• LIST OF TASKS:
(A) In the passage about the trademark dispute, which court held that the "Bad Spaniels" toy was an expressive work entitled to First Amendment protection?
(B) Rewrite the stretch of the trademark passage from "Jack Daniel’s Properties, Inc." through "First Amendment Protection.", substituting "VIP Products" for each instance of "VIP".

Jack Daniel’s Properties, Inc. didn’t think it was funny. So they sent a cease and desist letter to VIP. VIP responded by filing suit for a declaratory judgment seeking a judgment that there was no infringement of the Jack Daniel’s brand. After losing in the district court, VIP appealed to the Ninth Circuit Court of Appeals. The Ninth Circuit affirmed the district court’s ruling that the Jack Daniel’s bottle was protectable trade dress. However, the Ninth Circuit reversed the other district court findings that VIP’s use of the Jack Daniel’s brand caused dilution and trademark infringement. The Ninth Circuit held that the “Bad Spaniels” toy was an expressive work entitled to First Amendment Protection.
This case was not unlike a 2007 involving Louis Vuitton and a dog toy named “Chewy Vitton”. Sort of the same thing happened. Haute Diggety Dog, LLC manufactured and sold parody dog toys. One of them was designed to look like a Louis Vuitton hand bag. The Fourth Circuit Court of Appeals held that the toy was a parody of the original. And as a humorous expressive work, it’s protected by the First Amendment. The Fourth Circuit called it “permissive fair use”.

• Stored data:
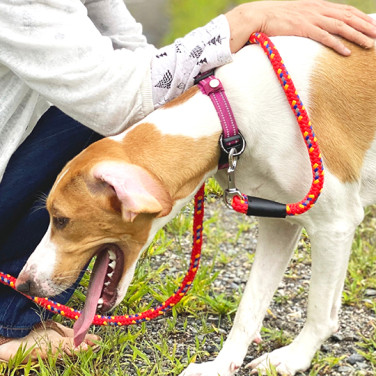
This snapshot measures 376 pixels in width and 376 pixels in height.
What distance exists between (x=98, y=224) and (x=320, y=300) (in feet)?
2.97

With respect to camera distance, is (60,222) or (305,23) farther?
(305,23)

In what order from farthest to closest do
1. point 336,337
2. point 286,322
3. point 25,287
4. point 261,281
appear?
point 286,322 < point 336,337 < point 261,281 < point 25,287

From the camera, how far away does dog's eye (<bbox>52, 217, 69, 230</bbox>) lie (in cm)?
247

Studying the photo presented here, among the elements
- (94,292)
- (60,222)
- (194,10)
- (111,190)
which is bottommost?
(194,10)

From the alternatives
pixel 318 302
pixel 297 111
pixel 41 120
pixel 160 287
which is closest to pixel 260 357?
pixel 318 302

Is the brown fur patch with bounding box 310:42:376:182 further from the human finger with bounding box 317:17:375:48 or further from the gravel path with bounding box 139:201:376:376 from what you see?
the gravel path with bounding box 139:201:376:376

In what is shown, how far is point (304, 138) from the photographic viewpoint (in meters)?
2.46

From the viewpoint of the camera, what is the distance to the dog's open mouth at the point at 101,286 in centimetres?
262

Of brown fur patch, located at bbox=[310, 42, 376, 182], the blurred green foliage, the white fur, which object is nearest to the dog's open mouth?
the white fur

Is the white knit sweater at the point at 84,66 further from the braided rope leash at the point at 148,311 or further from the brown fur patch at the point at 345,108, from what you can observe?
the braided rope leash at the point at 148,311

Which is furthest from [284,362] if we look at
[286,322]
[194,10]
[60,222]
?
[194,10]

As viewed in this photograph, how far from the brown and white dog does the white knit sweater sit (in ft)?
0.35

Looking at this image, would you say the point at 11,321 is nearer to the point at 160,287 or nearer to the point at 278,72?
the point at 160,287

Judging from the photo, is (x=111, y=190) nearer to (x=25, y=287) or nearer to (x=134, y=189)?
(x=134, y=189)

==

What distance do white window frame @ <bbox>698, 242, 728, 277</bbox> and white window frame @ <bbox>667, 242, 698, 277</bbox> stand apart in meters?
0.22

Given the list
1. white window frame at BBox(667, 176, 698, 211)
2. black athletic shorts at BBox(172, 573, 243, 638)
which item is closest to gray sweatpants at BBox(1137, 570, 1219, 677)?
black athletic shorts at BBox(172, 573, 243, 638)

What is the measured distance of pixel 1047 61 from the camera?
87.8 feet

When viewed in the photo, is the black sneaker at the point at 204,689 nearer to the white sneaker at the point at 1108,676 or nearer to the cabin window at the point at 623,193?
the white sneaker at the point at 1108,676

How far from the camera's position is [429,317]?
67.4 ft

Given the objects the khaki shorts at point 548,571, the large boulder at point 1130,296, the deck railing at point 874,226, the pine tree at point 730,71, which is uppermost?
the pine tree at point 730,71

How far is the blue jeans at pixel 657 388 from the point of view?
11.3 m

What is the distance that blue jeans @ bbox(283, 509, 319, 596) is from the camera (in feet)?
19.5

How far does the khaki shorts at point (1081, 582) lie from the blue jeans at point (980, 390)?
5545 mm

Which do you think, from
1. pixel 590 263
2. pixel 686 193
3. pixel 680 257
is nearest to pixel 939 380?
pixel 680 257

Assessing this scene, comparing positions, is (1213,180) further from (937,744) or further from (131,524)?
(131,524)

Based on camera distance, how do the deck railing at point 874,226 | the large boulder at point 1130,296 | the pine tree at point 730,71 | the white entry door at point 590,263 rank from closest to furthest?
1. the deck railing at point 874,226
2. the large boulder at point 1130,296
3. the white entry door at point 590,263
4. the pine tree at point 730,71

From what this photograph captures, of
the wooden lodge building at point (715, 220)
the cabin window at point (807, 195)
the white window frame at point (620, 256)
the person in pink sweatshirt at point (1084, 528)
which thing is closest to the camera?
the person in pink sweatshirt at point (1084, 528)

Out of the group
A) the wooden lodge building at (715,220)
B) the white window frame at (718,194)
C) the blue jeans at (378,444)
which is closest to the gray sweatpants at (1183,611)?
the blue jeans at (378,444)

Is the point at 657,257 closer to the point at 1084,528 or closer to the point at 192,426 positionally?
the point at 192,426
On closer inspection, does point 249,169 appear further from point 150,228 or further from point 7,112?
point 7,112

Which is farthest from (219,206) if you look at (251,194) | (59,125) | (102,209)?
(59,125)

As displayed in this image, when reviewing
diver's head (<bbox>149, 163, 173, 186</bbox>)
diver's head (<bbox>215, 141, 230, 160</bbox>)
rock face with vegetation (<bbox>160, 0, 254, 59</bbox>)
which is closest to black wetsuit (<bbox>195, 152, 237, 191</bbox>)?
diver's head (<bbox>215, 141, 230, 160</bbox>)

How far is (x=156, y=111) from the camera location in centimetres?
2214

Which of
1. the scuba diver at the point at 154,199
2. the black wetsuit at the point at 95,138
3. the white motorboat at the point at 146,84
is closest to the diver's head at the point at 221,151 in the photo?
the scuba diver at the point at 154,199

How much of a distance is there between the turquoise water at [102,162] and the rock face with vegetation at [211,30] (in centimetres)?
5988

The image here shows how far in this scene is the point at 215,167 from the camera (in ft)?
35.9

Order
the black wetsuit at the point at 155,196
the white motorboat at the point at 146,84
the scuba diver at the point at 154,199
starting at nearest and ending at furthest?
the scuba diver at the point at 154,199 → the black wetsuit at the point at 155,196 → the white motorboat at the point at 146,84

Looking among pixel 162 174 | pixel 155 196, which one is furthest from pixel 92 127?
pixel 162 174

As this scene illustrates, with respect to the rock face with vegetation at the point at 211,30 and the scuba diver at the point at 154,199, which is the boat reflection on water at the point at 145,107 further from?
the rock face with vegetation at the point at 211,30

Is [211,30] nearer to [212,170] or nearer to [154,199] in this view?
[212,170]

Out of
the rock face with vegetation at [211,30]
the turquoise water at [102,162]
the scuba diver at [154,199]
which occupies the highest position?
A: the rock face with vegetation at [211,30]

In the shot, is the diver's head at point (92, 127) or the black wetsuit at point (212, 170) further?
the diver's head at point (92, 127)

• RESPONSES BY TASK:
(A) The Ninth Circuit Court of Appeals.

(B)
Jack Daniel’s Properties, Inc. didn’t think it was funny. So they sent a cease and desist letter to VIP Products. VIP Products responded by filing suit for a declaratory judgment seeking a judgment that there was no infringement of the Jack Daniel’s brand. After losing in the district court, VIP Products appealed to the Ninth Circuit Court of Appeals. The Ninth Circuit affirmed the district court’s ruling that the Jack Daniel’s bottle was protectable trade dress. However, the Ninth Circuit reversed the other district court findings that VIP Products’s use of the Jack Daniel’s brand caused dilution and trademark infringement. The Ninth Circuit held that the “Bad Spaniels” toy was an expressive work entitled to First Amendment Protection.